*** Recorded information ***

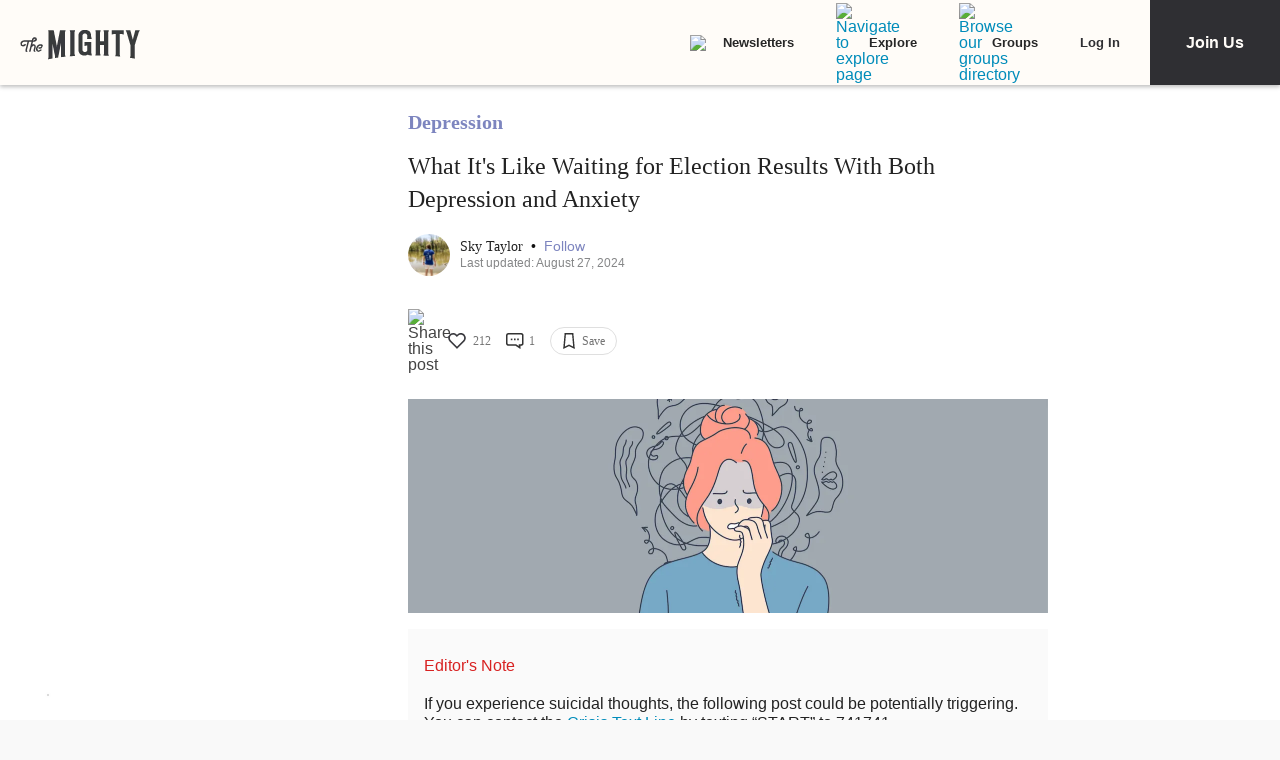

--- FILE ---
content_type: application/javascript; charset=utf-8
request_url: https://fundingchoicesmessages.google.com/f/AGSKWxUtcuMUyBCe7JuIlb0nqJzc2mHZwOW9SIaaqIwPmIqiAzJmpxNcnNv5KXGM6fIT8bdm3bc18WudgAK9ELe90znHxamPCZsHwn1P3qaKbuwu4vk_r-sEmQiTS4DBTCjyNHKJP6RXMYU8yNP09NHAu2-gudLEB4trtkGHzfO2l5BOdK24dSe9fGlIVzqB/_/show-ads./report_ad_/smallad-_468_80./300x250-
body_size: -1284
content:
window['617fa999-a6f4-4c26-8f14-f6211578fb29'] = true;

*** End of Recorded information ***

> _Try it_:
Transcribe the entries above verbatim, omitting their pictures.

> _Written answer_:
--- FILE ---
content_type: application/javascript; charset=utf-8
request_url: https://fundingchoicesmessages.google.com/f/AGSKWxUtcuMUyBCe7JuIlb0nqJzc2mHZwOW9SIaaqIwPmIqiAzJmpxNcnNv5KXGM6fIT8bdm3bc18WudgAK9ELe90znHxamPCZsHwn1P3qaKbuwu4vk_r-sEmQiTS4DBTCjyNHKJP6RXMYU8yNP09NHAu2-gudLEB4trtkGHzfO2l5BOdK24dSe9fGlIVzqB/_/show-ads./report_ad_/smallad-_468_80./300x250-
body_size: -1284
content:
window['617fa999-a6f4-4c26-8f14-f6211578fb29'] = true;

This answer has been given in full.